El cabrerómetro pica en rojo también al medir el género de la música. Salvo contadas excepciones a lo largo de toda su carrera, canciones de las que se puede decir “esto es rock” (como algunas de Buzos azules o Autoblues) o “esto es una milonga” (como “Décimas porteñas”, por ejemplo), tratar de ponerle una etiqueta a la música de Cabrera suele traer dolores de cabeza, porque se mueve en terrenos de ritmo, armonía y melodía muy variables, incluso dentro de una misma canción. Simple es el cenit del género sin géneros.

Ninguna de las diez canciones del disco es igual desde que arranca hasta que termina, porque hay pequeños arreglos esparcidos por aquí y por allá (como un coro, un acorde seco de piano, un silbido que oficia de efecto sonoro, una mínima percusión, etcétera, siempre de Cabrera). Y una estrofa nunca suena idéntica a la siguiente, ya que cambia el patrón de rasgueo, el arpegio o la intensidad del canto. Cada canción es como un pequeño viaje, guiado por la voz y la guitarra, que a su vez se retroalimentan.
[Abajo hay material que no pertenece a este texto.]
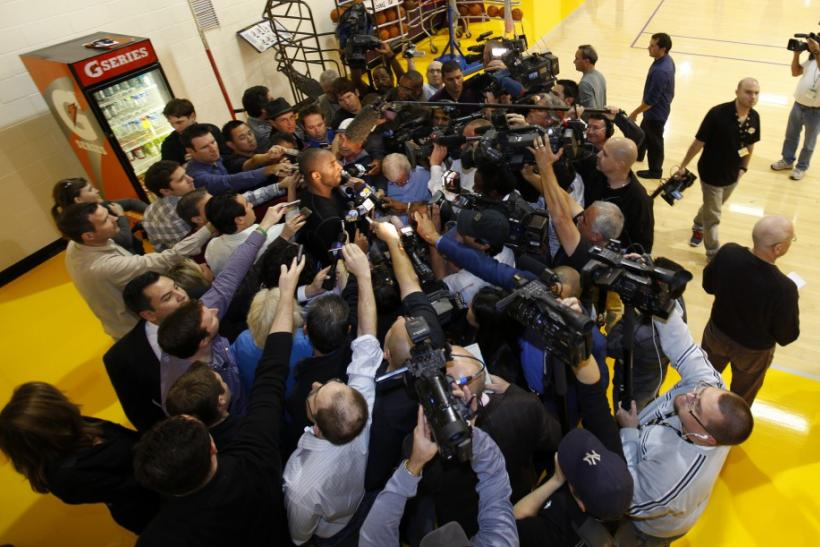 Los Angeles Lakers shooting guard Kobe Bryant (C) is surrounded by members of the media following NBA's opening day of training camp for the Los Angeles Lakers basketball team at their facilities in El Segundo, California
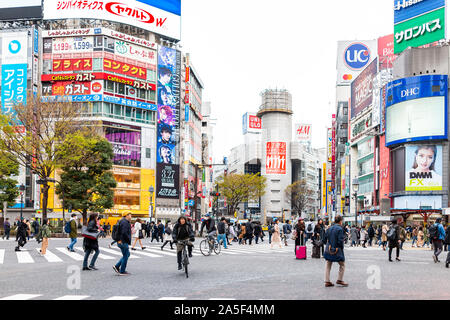 Tokyo, Japan - March 28, 2019: Famous Shibuya crossing crosswalk in downtown city with neon lights advertisements and traffic during day - Stock Photo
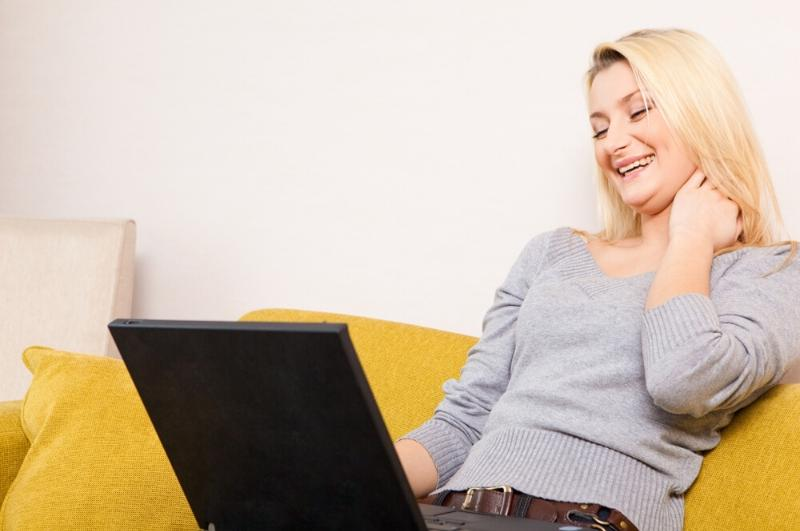 woman sitting on couch with her laptop laughing as a mood booster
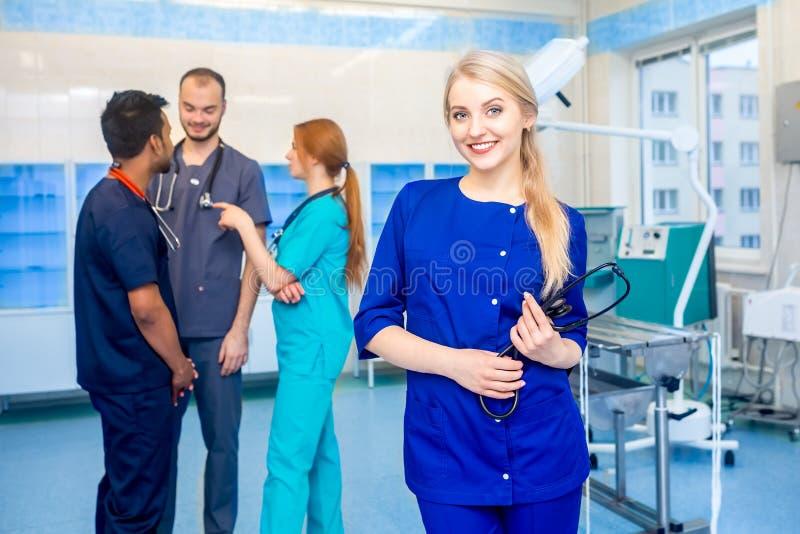 Medico femminile davanti al gruppo, esaminante macchina fotografica e sorridente con il gruppo di medici nel fondo Gruppo multira immagine stock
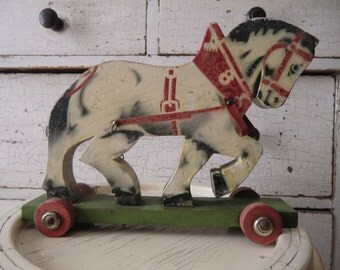 Old vintage wooden horse drawing horse on wheels shabby wooden toys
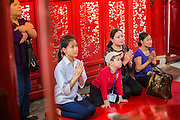 02 APRIL 2012 - HANOI, VIETNAM: Vietnamese pray in Ngoc Son Temple, which was reportedly built during the Tran Dynasty (ca 1225) in the Old Quarter of Hanoi, Vietnam. The temple is dedicated to Tran Hung Dao, a Vietnamese national hero who defeated an invading Mongol army in the 13th century.    PHOTO BY JACK KURTZ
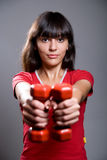 Young lady doing workout with dumbbells Stock Image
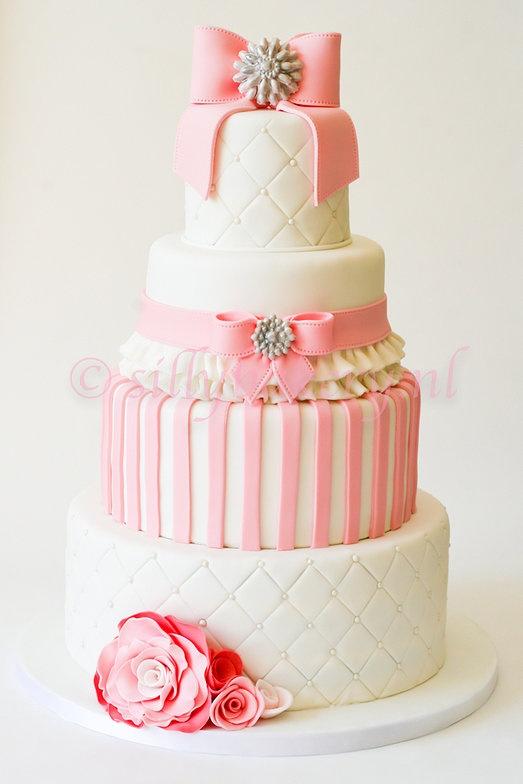 Een hele mooie roze bruidstaart met strikken.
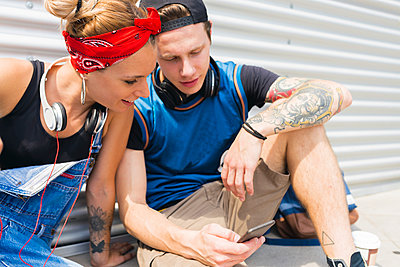 Young couple sitting on ground looking at smartphone - p300m2012530 by Francesco Morandini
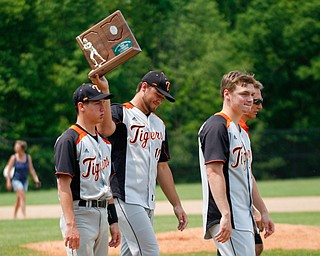Springfield's Shane Eynon holds up their second place trophy as Jarrett Orbin, left, and Brannon Brungard walk next to him after their game against Hillsdale at Strongsville High School on Saturday. Springfield lost 16-2. EMILY MATTHEWS | THE VINDICATOR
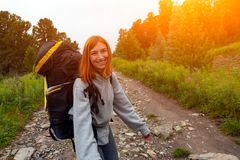 Hiking woman with backpack. Cheerfully smiles, enjoys a hike in the mountains.Hipster traveler on top of forest, amazing view. Wanderlust fun and travel concept royalty free stock images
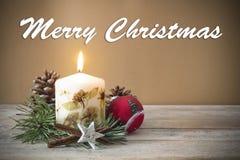 Decoração do Natal com vela, pinho, quinquilharia, com texto no ` inglês do Feliz Natal do ` no fundo de madeira Imagens de Stock Royalty Free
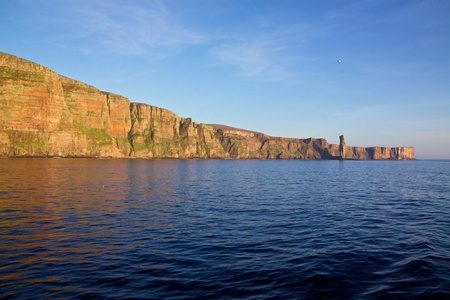 Cliffs with layers of red sandstone on the western coast of Orkney Islands photo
Con 27 minutos de duración, es el disco más corto de Cabrera junto con el anterior, 432 (2017), y cuando nos queremos acordar, ya terminó, pero no porque dure relativamente poco sino porque es una obra redonda y completa. Las letras se vuelven fundamentales para el viaje, porque como es habitual en el último Cabrera, a veces las melodías vocales se desdibujan y se construyen por la fuerza de las palabras. O sea, no es que hay una melodía a la que luego se le empasta una letra, sino una letra que exige una interpretación y una forma de cantar, por eso la voz de Cabrera nunca miente.

El tiempo está antes

Siguiendo la línea del disco más cabrereado, las letras desparraman las obsesiones del cantautor: el tiempo, los viajes y el amor –y a veces todo junto, porque es una tríada interrelacionada–. En “Estaba en otra vida” llega a la cumbre del desdoble de personalidad, algo que ya había aparecido en su obra pero no tan explícito: “Estaba en otra vida, / feliz quemando karma, / creí que era mujer / por la textura del recuerdo [...] Vivía en otra vida, / ignoro si futura, / varón o algo así, / era una especie de macho”.
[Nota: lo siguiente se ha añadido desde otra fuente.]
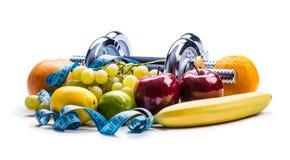 Pesas de gimnasia de Chrome rodeadas con la cinta métrica sana de las frutas en un fondo blanco con las sombras Foto de archivo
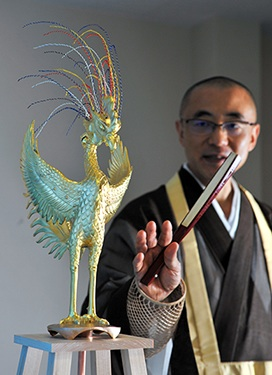 Monsho Kamii, the head priest at Byodoin temple in Uji, Kyoto Prefecture, shows a phoenix replica with a five-colored crest. (Noboru Tomura)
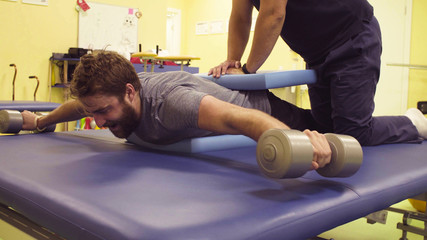 Young disabled man doing exercises with dumbbells at the rehabilitation center. Doctor physiotherapist helping him. Healthy gymnastics. Active people.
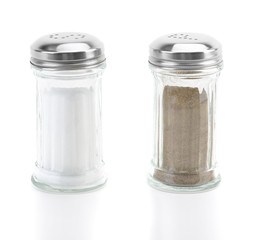 Glass salt and pepper shakers on white background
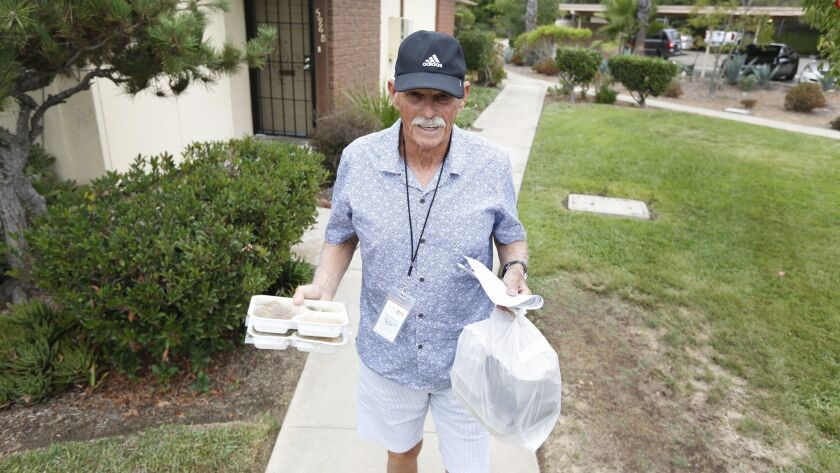 Jewish Family Service volunteer Peter Graham delivers meals to a client in University City. JFS provides 65,000 meals a year in the San Diego area.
La parte autobiográfica, que en 432 tuvo más presencia que nunca –desde el título, que era el número de puerta de la casa de sus abuelos paternos–, con “El trío Martín” y “Pollera y blusa”, acá vuelve en “50 años de Horacio”, por uno de sus hermanos. Pero el verso más autorreferencial del disco está al final, camuflado en “Creo que te amo”: “Me he probado la piel del desierto, / he buscado en la tierra los nidos del aire / y canté sin seguir el estilo de nadie”.
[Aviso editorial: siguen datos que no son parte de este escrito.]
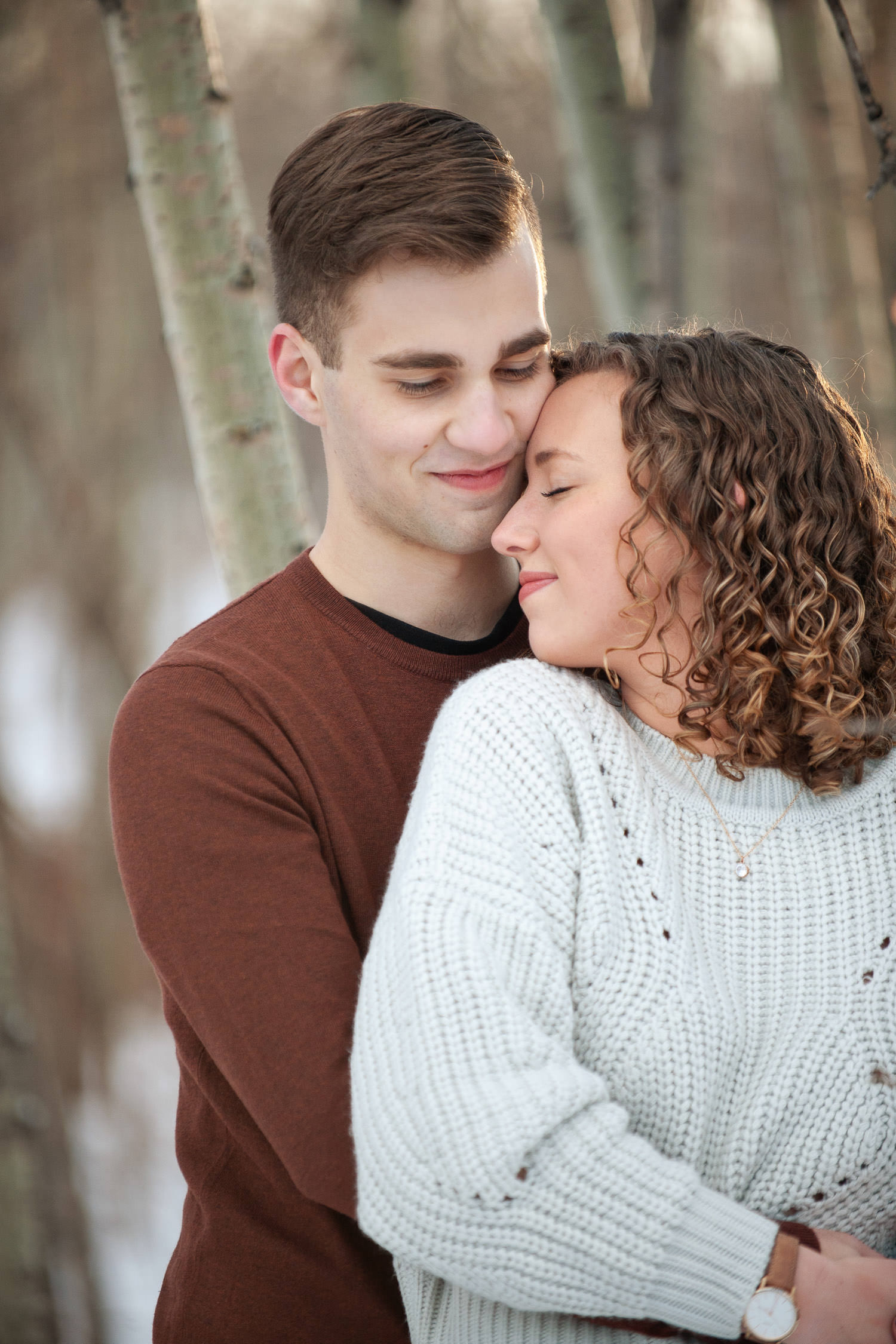 Sweet moment during winter engagement session at Edworthy Park captured by Tara Whittaker Photography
Pero también hay un par de canciones con letras distintas, que se apartan de cualquier otra anterior. En “Cartas de Cristo” juega con la “verdad” del mito de Jesús, en otra creativa forma de mezclar las piezas. En “El liceo” –quizás la mejor canción del disco– arma una oda a la etapa de la secundaria, que no suena tan nostálgica o melancólica como podríamos pensar y que en una estrofa resume la esencia de una educación ideal, integradora y bien uruguaya, es decir, batllista: “El tonto y el brillante / formaban junto a mí / la fila de la esperanza”. Es la otra cara de aquellos versos de “Working Class Hero”, de John Lennon: “Te odian si sos inteligente y desprecian al tonto”.

Simple resultó ser el álbum más complejo de Cabrera y sin duda lo más jugado –en todos los sentidos– que hizo en su carrera. Porque en este mundo hiperactivo, de déficit atencional infinito y lobotomías frontales hechas a medida desde la televisión, es un disco que pide tiempo, de música popular pero no pop, de esos que hay que escuchar muchas veces para que nos caiga la ficha. Capaz que un par de días después, mientras estamos haciendo los mandados, una melodía nos empieza a picar en la cabeza. Pega tarde, pero una vez que lo hace, no nos podemos levantar.

Simple, de Fernando Cabrera. Ayuí, 2020.